Regarding performance, you will always get “lower” performance when security features are enabled. For example, compiling Python without
-fstack-protector-strong -fno-plt (IIRC) will speed it up by 1-2%.
It’s up to you and, in the case of Linux distros, the maintainers, whether that trade-off is worth it. For example, Ubuntu went for the performance boost, Arch for the extra security.
I’ve cleaned the thread a little; I think there was a bit of miscommunication which went off in the wrong direction.
linux414 v4.14.11-1 is already patched to enable PTI on Intel hardware. You can enable it also on AMD hardware via
pti=on. It is recommended to keep it on for Intel. If you must, you can disable it via
pti=off. On some hardware you may loose up to 30% - 50% performance. Games however shouldn’t be affected. To follow all the news about this you can go to our Twitter account. There is also plans to update linux44 and linux49. An updated linux415 will follow also.
Update from AMD:
|Google Project Zero (GPZ) Research Title||Details|
|Variant One||Bounds Check Bypass||Resolved by software / OS updates to be made available by system vendors and manufacturers.

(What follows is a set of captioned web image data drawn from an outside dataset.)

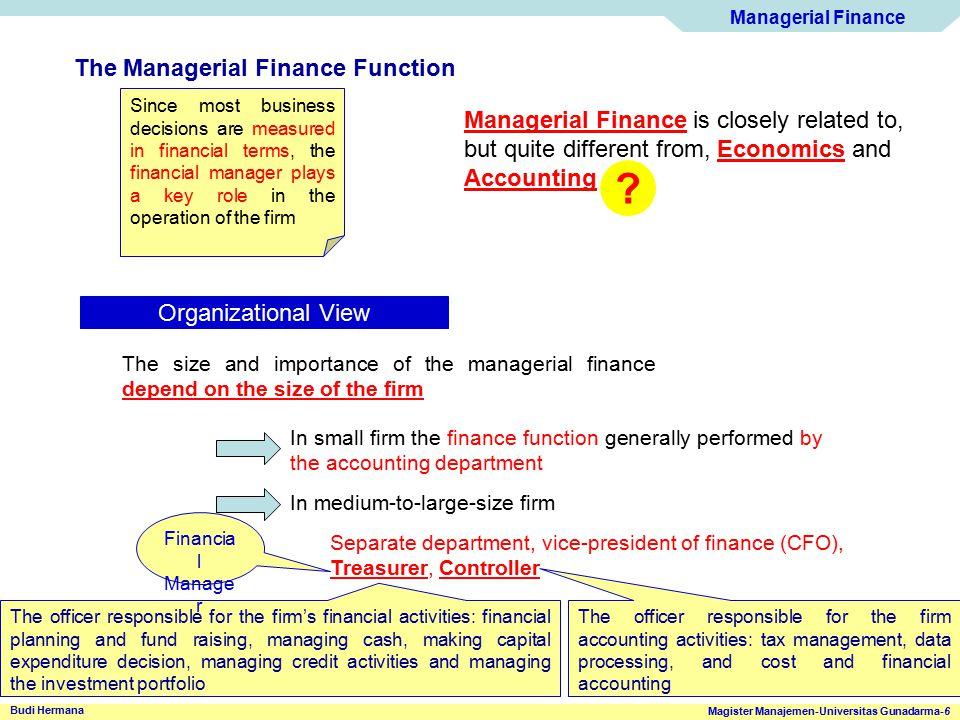 Managerial Finance Magister Manajemen-Universitas Gunadarma-27 Budi Hermana Financial Institutions and Markets: An Overview The Capital Market Major Securities Exchange 2.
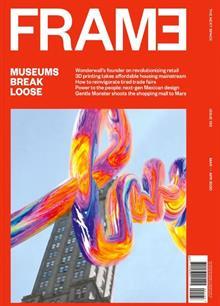 Frame Magazine 33 Order Online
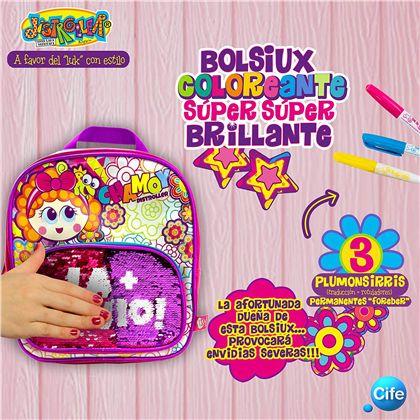 Color me mine mochila pequeña chamoy - 30541711(2)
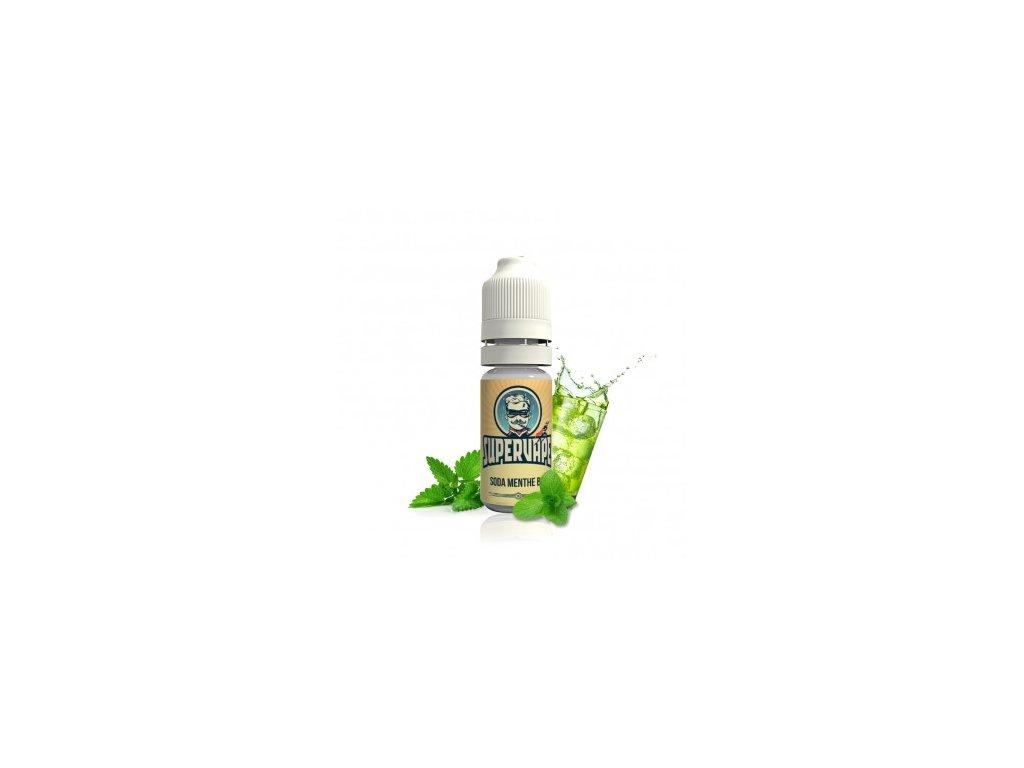 SuperVape Soda Menthe Bio (Mátová limonáda) Aroma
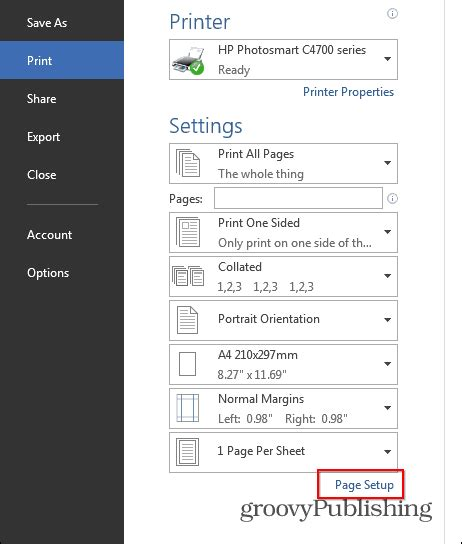 print booklet layout in word how to create booklets using microsoft word 2013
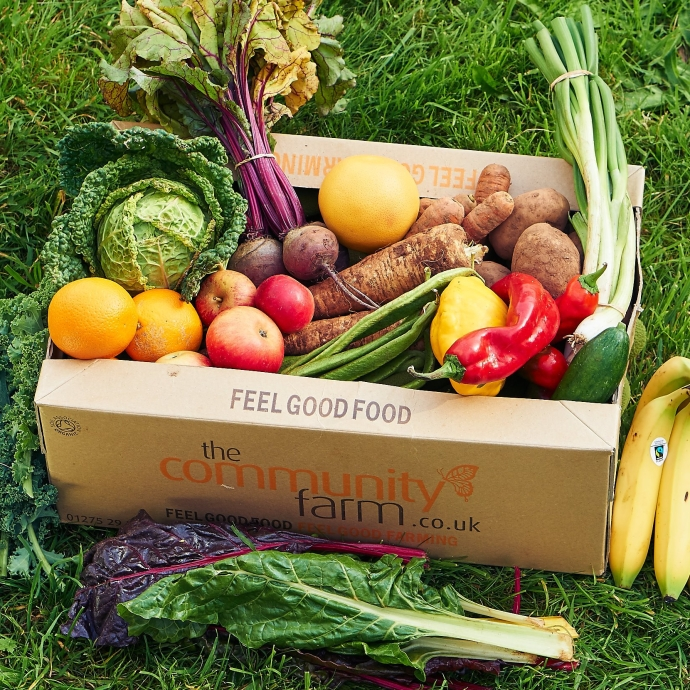 community farm veg box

Negligible performance impact expected.|
|Variant Two||Branch Target Injection||Differences in AMD architecture mean there is a near zero risk of exploitation of this variant. Vulnerability to Variant 2 has not been demonstrated on AMD processors to date.|
|Variant Three||Rogue Data Cache Load||Zero AMD vulnerability due to AMD architecture differences.|
So much for Intel’s earlier “suggestion” that the issues were across all CPUs. Hmph.
For more information (and some pretty logos):
We have patched Manjaro within the following kernel releases:
Has there been any indication of which processors are affected?
I’ve seen things like “any Intel built in the last decade” or similar, but haven’t seen any specifics.
I ask because my CPU falls just outside “the last decade” and if I don’t have to take a 5 - 50% performance hit I’d rather not.
@Orajnam: If you have an Intel CPU within the Pentium generation or later you’re affected. Also some ARM CPUs are affected. AMD however, uses a modern approach and didn’t copy Intel specifications by the letter. Bryan Lunduke explains it in an understandable manner, if you still have some doubts.